Reading the same memory with many threads

Hello, I’m using the current kernel, it works but it is rather slow. I guess the problem is that all the threads want to read from the same place at the same time when they try to read the parameter vector? Is there an easy way to solve this?

__global__ void InterpolateVolumeTriLinear(Complex* Volume, float* Parameter_Vector)



	int x = threadIdx.x;

	int y = blockIdx.y;

	int z = blockIdx.x;

	int idx = x + y*blockDim.x + z*blockDim.x*gridDim.y;

	float3 Motion_Vector;

	if (x < (DATA_W - PADDING_X) && y < (DATA_H - PADDING_Y) && z < (DATA_D - PADDING_Z))


		// (motion_vector.x)	(p0)   (p3  p4  p5)	  (x)

		// (motion_vector.y) =  (p1) + (p6  p7  p8)  *   (y)

 		// (motion_vector.z)	(p2)   (p9 p10 p11)	  (z)


		Motion_Vector.x = Parameter_Vector[0] + Parameter_Vector[3] * x + Parameter_Vector[4]   * y + Parameter_Vector[5]   * z;

		Motion_Vector.y = Parameter_Vector[1] + Parameter_Vector[6] * x + Parameter_Vector[7]   * y + Parameter_Vector[8]   * z;

		Motion_Vector.z = Parameter_Vector[2] + Parameter_Vector[9] * x + Parameter_Vector[10]  * y + Parameter_Vector[11]  * z;


		Volume[idx].x = tex3D(tex_Modified_Volume, Motion_Vector.x + 0.5f, Motion_Vector.y + 0.5f, Motion_Vector.z + 0.5f);

		Volume[idx].y = 0;




A simple solution would be to put Parameter_Vector into constant mem. If it’s always just 12 floats, you could even pass it per-value, which will result in it being stored in shared mem. But constant mem would be cleaner.

Another idea:

the first 12 threads copy ParameterVector to shared memory, followed by a __syncthreads()
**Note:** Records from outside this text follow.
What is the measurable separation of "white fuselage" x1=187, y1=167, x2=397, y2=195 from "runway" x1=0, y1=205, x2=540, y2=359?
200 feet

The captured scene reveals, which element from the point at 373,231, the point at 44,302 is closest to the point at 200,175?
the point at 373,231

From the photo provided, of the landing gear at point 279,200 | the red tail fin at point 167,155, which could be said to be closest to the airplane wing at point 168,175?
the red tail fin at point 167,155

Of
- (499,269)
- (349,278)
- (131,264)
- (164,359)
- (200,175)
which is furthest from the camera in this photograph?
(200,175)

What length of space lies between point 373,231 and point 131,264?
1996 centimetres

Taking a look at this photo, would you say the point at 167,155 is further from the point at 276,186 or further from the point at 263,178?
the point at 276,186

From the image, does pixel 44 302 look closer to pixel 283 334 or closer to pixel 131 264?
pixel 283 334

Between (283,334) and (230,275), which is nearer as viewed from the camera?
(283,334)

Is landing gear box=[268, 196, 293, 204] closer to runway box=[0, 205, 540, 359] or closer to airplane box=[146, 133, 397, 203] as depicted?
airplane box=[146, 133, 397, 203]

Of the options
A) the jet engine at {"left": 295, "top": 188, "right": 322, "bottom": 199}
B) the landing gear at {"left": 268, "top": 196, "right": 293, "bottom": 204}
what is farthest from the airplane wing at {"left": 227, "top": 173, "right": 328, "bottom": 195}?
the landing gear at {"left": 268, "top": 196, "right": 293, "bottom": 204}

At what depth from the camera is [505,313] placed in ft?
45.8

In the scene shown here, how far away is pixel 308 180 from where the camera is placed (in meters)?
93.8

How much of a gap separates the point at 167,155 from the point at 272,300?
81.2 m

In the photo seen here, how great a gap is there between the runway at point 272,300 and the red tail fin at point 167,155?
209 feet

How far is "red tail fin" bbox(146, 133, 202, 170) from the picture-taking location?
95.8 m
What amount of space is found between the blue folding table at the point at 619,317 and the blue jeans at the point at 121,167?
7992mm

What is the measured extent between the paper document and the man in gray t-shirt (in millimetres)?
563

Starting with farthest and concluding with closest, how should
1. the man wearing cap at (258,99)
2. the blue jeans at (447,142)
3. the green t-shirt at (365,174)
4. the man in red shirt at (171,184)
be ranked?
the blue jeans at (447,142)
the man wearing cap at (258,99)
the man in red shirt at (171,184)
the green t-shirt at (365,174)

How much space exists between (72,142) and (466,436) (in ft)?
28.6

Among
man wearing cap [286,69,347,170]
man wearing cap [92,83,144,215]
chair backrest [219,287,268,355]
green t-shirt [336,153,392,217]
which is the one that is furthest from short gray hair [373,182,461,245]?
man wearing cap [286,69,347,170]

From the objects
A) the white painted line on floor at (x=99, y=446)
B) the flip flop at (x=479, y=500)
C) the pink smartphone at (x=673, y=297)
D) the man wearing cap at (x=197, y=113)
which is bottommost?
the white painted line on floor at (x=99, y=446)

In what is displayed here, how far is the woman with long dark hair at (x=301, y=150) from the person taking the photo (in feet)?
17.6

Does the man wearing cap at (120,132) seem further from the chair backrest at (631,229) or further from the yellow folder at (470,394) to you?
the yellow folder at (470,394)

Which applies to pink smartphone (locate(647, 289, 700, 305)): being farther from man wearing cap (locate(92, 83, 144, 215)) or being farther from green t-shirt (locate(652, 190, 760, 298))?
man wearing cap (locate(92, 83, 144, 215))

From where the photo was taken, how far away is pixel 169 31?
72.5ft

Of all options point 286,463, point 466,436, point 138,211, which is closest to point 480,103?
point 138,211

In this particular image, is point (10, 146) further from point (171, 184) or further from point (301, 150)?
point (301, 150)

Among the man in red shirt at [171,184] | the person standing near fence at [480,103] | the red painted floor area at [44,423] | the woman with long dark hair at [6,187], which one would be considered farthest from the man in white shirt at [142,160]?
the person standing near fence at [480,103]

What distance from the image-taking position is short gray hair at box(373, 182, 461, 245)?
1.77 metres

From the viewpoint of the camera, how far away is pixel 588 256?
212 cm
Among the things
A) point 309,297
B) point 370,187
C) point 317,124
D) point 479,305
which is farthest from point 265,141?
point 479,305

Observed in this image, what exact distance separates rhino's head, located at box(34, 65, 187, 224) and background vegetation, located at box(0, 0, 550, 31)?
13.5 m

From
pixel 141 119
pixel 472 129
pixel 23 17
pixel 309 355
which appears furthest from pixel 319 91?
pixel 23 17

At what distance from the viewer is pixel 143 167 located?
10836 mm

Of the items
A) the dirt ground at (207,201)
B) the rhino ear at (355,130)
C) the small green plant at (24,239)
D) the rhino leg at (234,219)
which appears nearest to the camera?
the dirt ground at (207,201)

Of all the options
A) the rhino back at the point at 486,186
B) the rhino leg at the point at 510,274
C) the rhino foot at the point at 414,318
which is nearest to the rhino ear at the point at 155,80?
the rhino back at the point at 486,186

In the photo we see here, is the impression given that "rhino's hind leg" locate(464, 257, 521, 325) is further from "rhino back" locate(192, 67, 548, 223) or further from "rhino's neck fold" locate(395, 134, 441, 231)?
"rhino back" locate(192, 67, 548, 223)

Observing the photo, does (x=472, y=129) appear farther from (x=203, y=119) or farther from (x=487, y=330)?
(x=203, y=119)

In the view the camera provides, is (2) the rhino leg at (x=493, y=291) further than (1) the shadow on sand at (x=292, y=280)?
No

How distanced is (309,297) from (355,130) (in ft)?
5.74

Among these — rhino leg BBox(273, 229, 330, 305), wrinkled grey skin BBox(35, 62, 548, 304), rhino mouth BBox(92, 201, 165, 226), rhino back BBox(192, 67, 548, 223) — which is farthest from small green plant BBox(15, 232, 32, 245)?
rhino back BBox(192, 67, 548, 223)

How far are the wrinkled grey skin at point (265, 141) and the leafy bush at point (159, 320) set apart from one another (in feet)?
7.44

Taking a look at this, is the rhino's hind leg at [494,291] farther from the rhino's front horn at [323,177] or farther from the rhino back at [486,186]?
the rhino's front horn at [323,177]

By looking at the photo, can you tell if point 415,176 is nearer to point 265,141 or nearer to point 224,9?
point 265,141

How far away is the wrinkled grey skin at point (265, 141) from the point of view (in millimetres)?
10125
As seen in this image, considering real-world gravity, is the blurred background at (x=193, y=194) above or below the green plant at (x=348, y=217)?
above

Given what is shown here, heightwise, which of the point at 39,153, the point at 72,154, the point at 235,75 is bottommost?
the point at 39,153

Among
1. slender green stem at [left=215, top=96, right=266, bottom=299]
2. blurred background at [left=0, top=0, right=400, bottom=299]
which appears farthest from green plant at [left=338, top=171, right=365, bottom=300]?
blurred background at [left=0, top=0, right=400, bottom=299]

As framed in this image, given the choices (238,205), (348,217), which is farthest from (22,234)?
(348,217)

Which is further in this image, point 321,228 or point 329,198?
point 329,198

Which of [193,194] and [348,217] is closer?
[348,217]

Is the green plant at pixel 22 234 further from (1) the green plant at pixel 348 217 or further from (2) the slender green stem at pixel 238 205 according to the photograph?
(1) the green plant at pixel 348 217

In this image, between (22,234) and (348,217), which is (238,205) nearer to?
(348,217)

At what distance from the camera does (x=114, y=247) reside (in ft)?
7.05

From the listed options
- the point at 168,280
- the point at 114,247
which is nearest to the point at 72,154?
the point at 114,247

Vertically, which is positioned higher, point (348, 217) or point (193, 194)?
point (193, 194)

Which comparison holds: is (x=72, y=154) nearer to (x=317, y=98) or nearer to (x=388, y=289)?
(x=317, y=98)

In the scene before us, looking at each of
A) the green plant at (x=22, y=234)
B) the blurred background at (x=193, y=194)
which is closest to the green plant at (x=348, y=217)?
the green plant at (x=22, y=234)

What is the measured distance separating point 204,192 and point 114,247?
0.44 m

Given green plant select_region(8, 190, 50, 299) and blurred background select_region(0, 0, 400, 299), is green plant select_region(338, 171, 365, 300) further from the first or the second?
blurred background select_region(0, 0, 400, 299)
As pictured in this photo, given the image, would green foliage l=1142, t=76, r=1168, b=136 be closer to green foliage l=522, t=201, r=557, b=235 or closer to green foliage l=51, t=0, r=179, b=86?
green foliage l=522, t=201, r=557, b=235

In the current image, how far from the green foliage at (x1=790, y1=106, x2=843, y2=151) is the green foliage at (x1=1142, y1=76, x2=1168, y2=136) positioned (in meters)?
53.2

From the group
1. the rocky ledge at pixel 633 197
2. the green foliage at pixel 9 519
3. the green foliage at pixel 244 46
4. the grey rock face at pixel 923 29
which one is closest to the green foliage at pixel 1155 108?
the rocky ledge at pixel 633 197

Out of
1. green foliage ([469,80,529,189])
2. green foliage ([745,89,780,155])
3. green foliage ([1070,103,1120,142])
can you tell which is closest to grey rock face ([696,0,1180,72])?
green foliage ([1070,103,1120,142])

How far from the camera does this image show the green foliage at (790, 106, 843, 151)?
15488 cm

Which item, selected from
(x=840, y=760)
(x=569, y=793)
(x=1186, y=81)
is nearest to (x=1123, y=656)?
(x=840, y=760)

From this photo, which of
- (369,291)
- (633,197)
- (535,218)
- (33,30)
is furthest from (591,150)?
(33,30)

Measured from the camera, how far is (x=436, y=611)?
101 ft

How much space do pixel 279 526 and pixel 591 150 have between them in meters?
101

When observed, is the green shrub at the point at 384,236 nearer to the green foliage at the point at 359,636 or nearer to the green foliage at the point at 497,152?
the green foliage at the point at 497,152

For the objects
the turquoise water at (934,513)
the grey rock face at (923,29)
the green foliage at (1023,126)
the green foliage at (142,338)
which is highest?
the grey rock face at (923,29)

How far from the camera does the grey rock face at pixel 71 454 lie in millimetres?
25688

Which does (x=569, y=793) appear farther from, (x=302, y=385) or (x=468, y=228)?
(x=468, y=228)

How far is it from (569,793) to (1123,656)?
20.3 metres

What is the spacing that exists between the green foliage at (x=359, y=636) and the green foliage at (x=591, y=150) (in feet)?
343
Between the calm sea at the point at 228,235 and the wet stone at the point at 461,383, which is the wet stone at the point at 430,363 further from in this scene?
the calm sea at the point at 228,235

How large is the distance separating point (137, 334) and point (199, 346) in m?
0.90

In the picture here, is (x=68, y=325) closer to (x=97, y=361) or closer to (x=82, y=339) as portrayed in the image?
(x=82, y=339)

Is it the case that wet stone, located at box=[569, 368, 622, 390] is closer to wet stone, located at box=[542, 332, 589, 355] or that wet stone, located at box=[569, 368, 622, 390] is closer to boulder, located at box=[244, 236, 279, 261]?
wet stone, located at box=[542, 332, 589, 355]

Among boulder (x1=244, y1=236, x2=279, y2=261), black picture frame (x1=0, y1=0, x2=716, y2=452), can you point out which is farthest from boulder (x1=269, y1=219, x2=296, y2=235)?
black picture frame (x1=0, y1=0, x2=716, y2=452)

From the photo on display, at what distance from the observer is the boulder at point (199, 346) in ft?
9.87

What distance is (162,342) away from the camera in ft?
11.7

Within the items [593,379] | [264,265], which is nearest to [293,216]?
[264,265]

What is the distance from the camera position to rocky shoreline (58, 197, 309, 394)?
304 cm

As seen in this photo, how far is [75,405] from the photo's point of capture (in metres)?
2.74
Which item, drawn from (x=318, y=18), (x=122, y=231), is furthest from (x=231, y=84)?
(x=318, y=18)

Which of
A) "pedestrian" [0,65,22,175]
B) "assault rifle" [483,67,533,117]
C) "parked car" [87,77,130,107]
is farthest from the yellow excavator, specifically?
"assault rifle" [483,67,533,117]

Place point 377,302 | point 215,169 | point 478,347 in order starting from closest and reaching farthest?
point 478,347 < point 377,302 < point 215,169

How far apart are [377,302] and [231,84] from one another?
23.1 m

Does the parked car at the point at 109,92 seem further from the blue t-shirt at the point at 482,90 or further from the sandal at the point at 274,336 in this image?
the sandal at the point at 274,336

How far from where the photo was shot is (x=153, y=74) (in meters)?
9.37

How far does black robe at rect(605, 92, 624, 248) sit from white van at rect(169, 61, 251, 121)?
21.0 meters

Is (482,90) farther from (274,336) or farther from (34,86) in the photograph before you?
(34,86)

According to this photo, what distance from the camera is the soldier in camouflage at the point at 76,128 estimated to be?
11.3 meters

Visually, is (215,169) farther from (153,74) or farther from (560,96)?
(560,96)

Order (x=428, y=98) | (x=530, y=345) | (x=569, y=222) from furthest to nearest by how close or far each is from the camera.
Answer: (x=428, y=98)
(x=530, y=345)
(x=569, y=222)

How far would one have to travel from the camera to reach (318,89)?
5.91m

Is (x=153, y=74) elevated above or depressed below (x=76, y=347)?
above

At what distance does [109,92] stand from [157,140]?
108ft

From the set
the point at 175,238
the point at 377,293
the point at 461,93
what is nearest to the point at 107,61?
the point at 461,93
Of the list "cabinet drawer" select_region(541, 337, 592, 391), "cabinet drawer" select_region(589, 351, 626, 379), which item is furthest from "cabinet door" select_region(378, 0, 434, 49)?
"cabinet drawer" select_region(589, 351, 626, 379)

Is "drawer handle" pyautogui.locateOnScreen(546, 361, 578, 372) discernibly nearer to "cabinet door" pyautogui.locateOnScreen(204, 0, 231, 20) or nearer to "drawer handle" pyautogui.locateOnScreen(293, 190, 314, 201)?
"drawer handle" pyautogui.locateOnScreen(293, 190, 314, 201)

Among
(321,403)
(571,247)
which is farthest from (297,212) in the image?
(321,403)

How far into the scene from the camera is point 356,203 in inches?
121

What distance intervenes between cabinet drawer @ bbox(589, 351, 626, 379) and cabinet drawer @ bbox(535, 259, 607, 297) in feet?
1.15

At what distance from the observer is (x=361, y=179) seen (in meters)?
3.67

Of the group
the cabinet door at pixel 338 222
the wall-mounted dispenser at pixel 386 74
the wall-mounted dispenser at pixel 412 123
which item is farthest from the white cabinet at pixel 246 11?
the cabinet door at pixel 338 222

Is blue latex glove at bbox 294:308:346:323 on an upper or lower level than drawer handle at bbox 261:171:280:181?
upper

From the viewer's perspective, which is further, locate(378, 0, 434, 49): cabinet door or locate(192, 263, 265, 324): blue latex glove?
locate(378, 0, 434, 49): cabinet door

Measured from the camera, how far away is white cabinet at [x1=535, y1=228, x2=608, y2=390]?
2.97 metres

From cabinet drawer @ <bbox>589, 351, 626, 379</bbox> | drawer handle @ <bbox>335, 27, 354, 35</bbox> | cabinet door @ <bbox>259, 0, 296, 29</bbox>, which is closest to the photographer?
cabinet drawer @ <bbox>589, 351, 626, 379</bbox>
From then on you access shared memory only. Because all threads of a warp are going
to read the same location, you’ll benefit from the broadcast mechanism of shared memory.


How do I write that in code?

How do I write that in code?

For the constant approach, just declare your constant [font=“Courier New”](“constant float Parameter_Vector[10][/font]”), then use [font=“Courier New”]cudaMemcpyToSymbol[/font] in your host code to initialize the constants before you call your kernel. Since Parameter_Vector is declared globally as a constant in this case, you do not need to pass it in to the kernel as a parameter.

For the shared memory approach, just add the following to the beginning of your kernel:

extern __shared__ float Shared_Parameter_Vector[];

if (threadIdx.x < 10)

	Shared_Parameter_Vector[threadIdx.x] = Parameter_Vector[threadIdx.x];


Then use Shared_Parameter_Vector in place of Parameter_Vector in the remainder of your kernel. Just remember to allocate space for the shared memory in your kernel launch.

If I declare it as constant, does it only mean that the memory is constant or that the variable is constant, i.e. can I change the values in Pararameter_Vector ?

How do I allocate space for the shared memory in the kernel launch?

Neither. It means that it lives in the constant memory region of the GPU. Read on on the memory hierarchy in the programming guide for more details. Most pertinent to your case is that constant memory is the absolute fastest memory on the GPU for broadcast reading (all threads in a warp read the same element of the array).

The third argument in the kernel parameters kernel<<<grid,threads,smem>>>(). It’s all in the programming guide.